To simplify an expression involving integer operations, you often need to focus on one type of operation at a time. This means handling all additions first, before moving onto subtractions. Doing so makes the process more manageable and reduces the chances of making mistakes.
Let's simplify the expression step-by-step as was presented; start by organizing the numbers based on their positive and negative nature.

Addition and subtraction of integers require an understanding of how positive and negative numbers interact with each other. When you add or subtract these integers, there are some straightforward rules.

• Adding two positive integers results in a positive integer.
• Adding two negative integers results in a negative integer.
• Subtracting a negative is the same as adding a positive.
• Subtracting a positive is the same as adding a negative.

In our original problem, we first add the positive numbers: 2 and 34. Adding these gives us 36.
Next, we handle subtraction. To simplify the expression, we subtract 121 from 36. This involves dealing with both positive and negative numbers together. The key is to keep track of signs and perform operations step-by-step.

Positive and negative numbers can sometimes be tricky, especially when working with both in the same problem. However, some fundamental concepts make it manageable:

• Positive numbers are greater than zero.
• Negative numbers are less than zero.
• When subtracting larger numbers from smaller ones, the result is negative.

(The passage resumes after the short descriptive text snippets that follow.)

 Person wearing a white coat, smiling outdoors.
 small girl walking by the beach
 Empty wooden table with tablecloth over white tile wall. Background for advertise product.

In the given exercise, recognize that -121 is a large negative number. When comparing it to positive 36 (found from adding 2 and 34), you realize that subtracting 121 is equivalent to adding the opposite of 121.
This switches the perspective to altering 36 with a negative influence, resulting in a total of -85. Practicing these principles further cements understanding, helping you tackle more complex algebraic expressions with confidence.